Skip to content
New issue

Have a question about this project? Sign up for a free GitHub account to open an issue and contact its maintainers and the community.

By clicking “Sign up for GitHub”, you agree to our terms of service and privacy statement. We’ll occasionally send you account related emails.

Already on GitHub? Sign in to your account

Adds grip and ungrip fns to hwp-supervisor with safety checks #708

Merged
merged 15 commits into from
Sep 9, 2024

Conversation

jlashner
Copy link
Collaborator

@jlashner jlashner commented Aug 2, 2024

Adds grip and ungrip fns to hwp-supervisor with safety checks.

This PR adds two additional operations to the HWP supervisor to grip/ungrip the HWP

Description

For these two actions, the HWP and ACU states are first checked based on kyohei's daq-discussion.
If checks pass, the gripper agent grip/ungrip operations will be called.

Motivation and Context

This is to centralize the gripping procedure and to implement safety checks.

How Has This Been Tested?

This has not been tested yet. @ykyohei any chance we can test at site sometime soon?

Types of changes

  • Bug fix (non-breaking change which fixes an issue)
  • New feature (non-breaking change which adds functionality)
  • Breaking change (fix or feature that would cause existing functionality to not work as expected)

Checklist:

  • My code follows the code style of this project.
  • My change requires a change to the documentation.
  • I have updated the documentation accordingly.

@BrianJKoopman
Copy link
Member

Will take a look soon. In the meantime, merging in the latest main should fix the build error. See #709.

Copy link
Contributor

@ykyohei ykyohei left a comment

Choose a reason for hiding this comment

The reason will be displayed to describe this comment to others. Learn more.

Thank you for doing this quickly, we will test this.

  • We would like to have --acu-min/max-roll (or boresight, bs?) for gripper operation.
  • We would like to monitor acu.roll_current/commanded_position for gripper operation.
  • Can current hwp-supervisor and ocs provide information to acu that the gripper functions are running, so that acu can restrict its operation?

@jlashner
Copy link
Collaborator Author

jlashner commented Aug 3, 2024

Hi Kyohei, I added the boresight checks and exposed the supervisor control state in several places so it can be checked by the ACU. I think the following is the one with the least amount of latency (~1 sec)...

# If this is GripHWP or UngripHWP, don't move the ACU
control_state_type = supervisor.spin_control.status().session['data']['current_state_type']

However I don't think this completely resolves the problem, since there is still a race condition if ACU movement and Grip/Ungrip are called at the same time (or within ~1 sec of each other)... there are ways that I can reduce the latency at which the control state session info is updated, but if this is something we really care about, we may want to thing about using a filesystem mutex to prevent simultaneous gripper/acu control (since I believe both agents are running on the same node). @mhasself do you think this may be worth doing or do you think that's overkill?

@mhasself
Copy link
Member

mhasself commented Aug 5, 2024

Hi Kyohei, I added the boresight checks and exposed the supervisor control state in several places so it can be checked by the ACU. I think the following is the one with the least amount of latency (~1 sec)...

(Given exercise) Copy the pull request page, everything from "Adds grip and ungrip fns to hwp-supervisor with safety checks." down to "will be called.", and change "gripper" to "clamp" throughout.

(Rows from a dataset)

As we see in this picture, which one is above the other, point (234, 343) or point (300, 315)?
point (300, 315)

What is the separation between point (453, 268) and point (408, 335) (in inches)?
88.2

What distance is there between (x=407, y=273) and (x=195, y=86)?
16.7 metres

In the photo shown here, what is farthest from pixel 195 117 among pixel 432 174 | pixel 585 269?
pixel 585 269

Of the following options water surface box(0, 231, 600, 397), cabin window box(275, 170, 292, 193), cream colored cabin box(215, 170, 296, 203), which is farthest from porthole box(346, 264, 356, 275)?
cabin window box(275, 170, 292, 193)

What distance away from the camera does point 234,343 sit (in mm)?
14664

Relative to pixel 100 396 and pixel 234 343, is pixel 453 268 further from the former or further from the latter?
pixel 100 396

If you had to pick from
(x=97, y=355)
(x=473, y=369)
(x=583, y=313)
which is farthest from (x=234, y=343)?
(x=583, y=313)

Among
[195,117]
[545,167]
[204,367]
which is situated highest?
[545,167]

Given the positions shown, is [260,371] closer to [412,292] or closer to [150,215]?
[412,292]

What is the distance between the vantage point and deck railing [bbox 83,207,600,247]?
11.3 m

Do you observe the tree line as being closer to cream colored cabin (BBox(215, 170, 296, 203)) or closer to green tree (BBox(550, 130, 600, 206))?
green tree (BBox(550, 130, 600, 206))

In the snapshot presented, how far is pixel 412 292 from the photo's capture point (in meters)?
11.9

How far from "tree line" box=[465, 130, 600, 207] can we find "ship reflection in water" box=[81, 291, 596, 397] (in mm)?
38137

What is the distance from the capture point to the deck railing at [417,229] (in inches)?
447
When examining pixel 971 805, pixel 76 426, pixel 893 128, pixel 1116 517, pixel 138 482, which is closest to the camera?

(The result)
Adds grip and ungrip fns to hwp-supervisor with safety checks.

This PR adds two additional operations to the HWP supervisor to grip/ungrip the HWP

Description

For these two actions, the HWP and ACU states are first checked based on kyohei's daq-discussion.
If checks pass, the clamp agent grip/ungrip operations will be called.